As illustrated early in this lesson, functions exist in a variety of settings outside of the commonly known examples of plugging in a number and receiving a number as an output. For example, if using the letters on a keyboard and monitor for a computer (assuming everything is connected properly), pushing the B key on the keyboard will result in the letter b appearing on the monitor. With differing keystrokes resulting in a different letter appearing across the screen, the relation connecting the keystrokes of the letters on a keyboard to the letter appearing on the computer monitor is a function since every input has a unique output. For this discussion, you are tasked with finding a relation from the real world that avoids numbers and is a function. Remember that in order for a function to exist, you will need a well-defined set of inputs (our example used the set of all letters on the keyboard) and each input has a unique output (our example used the letter that appeared on the computer monitor as the unique output). In order to receive full credit for this discussion post, you must complete the following tasks:
Create a function that exists in the real world while avoiding the use of numbers.

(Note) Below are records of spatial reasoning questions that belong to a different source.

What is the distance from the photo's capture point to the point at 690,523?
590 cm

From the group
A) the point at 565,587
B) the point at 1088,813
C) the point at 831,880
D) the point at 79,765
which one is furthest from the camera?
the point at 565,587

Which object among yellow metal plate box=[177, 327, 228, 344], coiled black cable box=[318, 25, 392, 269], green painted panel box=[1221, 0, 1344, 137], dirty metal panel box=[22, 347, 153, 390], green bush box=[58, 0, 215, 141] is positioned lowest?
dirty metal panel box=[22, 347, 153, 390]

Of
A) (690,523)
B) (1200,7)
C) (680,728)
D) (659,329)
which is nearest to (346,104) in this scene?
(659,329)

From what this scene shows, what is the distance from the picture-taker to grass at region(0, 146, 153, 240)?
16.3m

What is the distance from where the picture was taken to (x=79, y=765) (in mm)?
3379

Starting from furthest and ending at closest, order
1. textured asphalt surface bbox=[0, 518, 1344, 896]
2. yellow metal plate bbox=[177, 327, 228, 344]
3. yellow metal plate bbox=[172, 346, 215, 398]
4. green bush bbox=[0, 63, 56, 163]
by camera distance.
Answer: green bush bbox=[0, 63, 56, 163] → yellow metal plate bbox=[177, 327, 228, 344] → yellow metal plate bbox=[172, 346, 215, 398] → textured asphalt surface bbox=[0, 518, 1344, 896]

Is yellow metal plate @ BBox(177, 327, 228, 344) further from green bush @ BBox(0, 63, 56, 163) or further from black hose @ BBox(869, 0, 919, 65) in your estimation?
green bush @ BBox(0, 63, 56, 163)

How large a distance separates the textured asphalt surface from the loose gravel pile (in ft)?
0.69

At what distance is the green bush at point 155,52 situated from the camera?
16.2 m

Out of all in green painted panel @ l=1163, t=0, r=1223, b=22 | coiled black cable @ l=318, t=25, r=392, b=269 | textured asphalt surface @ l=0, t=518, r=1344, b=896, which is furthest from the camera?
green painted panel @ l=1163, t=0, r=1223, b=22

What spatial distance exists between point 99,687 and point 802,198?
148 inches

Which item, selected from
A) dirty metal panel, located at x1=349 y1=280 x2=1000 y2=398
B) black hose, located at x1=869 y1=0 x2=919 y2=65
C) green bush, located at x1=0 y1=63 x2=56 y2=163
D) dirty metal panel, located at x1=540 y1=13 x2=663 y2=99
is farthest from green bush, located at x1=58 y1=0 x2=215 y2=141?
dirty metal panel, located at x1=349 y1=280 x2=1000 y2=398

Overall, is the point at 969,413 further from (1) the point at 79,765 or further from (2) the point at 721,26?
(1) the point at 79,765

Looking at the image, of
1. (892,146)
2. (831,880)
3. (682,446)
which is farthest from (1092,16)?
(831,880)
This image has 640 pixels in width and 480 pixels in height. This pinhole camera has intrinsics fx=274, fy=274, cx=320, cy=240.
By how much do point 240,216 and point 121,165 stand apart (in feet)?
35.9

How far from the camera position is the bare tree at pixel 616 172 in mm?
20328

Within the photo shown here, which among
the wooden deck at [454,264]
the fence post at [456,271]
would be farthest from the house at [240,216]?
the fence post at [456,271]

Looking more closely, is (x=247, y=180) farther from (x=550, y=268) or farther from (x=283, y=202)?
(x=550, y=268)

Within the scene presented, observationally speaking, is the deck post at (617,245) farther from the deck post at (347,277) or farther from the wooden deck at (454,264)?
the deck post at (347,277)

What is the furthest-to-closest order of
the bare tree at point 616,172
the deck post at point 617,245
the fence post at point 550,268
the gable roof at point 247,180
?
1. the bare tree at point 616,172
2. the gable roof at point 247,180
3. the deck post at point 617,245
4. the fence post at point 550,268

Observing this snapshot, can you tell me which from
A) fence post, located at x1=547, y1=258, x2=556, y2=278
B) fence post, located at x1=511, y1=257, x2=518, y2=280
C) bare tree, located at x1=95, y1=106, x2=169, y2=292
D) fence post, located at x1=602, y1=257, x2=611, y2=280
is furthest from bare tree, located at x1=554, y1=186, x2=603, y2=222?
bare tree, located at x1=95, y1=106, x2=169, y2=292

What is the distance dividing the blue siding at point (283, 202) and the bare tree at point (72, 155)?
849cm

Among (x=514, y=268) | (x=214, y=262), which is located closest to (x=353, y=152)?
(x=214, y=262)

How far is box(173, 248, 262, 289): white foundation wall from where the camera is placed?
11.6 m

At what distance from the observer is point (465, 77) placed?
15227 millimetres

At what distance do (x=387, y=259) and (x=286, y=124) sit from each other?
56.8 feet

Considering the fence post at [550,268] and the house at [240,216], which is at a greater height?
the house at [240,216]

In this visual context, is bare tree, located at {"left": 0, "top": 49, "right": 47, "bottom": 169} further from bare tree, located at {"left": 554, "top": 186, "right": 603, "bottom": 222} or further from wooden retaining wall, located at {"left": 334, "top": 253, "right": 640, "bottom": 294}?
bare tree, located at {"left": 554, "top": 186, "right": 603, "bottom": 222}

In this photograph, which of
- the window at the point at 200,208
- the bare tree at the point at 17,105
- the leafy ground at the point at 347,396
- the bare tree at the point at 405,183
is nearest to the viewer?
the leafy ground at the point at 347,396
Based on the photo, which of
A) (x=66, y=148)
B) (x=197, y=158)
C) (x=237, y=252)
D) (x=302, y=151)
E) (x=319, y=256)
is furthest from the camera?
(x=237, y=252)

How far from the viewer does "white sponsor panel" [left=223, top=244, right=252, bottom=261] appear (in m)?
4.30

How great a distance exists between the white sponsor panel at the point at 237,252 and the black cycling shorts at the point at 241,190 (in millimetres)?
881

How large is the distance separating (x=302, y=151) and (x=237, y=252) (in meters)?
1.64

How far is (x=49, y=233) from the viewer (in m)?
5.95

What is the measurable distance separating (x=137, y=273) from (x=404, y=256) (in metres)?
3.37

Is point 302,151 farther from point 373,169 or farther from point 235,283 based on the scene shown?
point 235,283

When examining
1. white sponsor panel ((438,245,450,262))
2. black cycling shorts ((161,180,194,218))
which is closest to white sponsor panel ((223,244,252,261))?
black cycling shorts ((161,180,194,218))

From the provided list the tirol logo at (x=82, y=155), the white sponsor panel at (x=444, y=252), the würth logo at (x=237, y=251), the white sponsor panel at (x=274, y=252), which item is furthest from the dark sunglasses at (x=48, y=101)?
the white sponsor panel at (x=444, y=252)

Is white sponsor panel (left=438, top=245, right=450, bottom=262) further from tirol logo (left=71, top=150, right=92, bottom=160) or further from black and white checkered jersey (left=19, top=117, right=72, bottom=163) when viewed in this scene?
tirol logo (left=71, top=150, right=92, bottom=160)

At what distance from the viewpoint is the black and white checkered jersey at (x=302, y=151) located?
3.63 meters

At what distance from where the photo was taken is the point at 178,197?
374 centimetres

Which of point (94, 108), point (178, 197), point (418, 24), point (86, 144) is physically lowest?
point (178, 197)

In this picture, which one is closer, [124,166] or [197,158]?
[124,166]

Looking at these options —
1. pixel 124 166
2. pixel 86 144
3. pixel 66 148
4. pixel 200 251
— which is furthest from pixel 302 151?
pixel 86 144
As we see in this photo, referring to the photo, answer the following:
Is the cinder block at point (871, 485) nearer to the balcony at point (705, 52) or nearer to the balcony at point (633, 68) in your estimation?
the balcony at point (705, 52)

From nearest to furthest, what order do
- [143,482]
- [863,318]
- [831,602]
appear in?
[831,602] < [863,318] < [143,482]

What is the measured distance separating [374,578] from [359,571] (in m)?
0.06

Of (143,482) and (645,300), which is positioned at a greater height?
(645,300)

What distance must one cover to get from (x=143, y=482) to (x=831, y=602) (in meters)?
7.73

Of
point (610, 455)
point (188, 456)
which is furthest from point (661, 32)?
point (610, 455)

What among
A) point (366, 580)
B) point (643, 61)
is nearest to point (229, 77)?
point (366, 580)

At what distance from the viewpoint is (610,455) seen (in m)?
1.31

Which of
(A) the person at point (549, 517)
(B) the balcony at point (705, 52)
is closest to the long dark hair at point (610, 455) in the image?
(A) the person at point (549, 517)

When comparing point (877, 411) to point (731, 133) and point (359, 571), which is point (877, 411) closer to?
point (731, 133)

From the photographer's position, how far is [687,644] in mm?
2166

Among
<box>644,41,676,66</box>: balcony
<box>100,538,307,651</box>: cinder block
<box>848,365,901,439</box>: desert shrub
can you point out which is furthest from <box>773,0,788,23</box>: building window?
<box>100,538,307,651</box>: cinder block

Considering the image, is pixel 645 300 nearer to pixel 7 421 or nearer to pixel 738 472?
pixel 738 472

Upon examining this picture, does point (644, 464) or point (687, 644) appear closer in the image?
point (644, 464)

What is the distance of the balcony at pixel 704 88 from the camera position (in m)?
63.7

Justify the reason why your example is a function (you may want to focus on the set of all inputs along with how the outputs are determined for each input).
Reply to at least two classmate providing a thorough analysis of their example and determine if it is a function.
Discussion post instructions:
- Write posts that are of sufficient length, relevant and reflect your deep understanding. Please include a question to encourage other students for further discussion.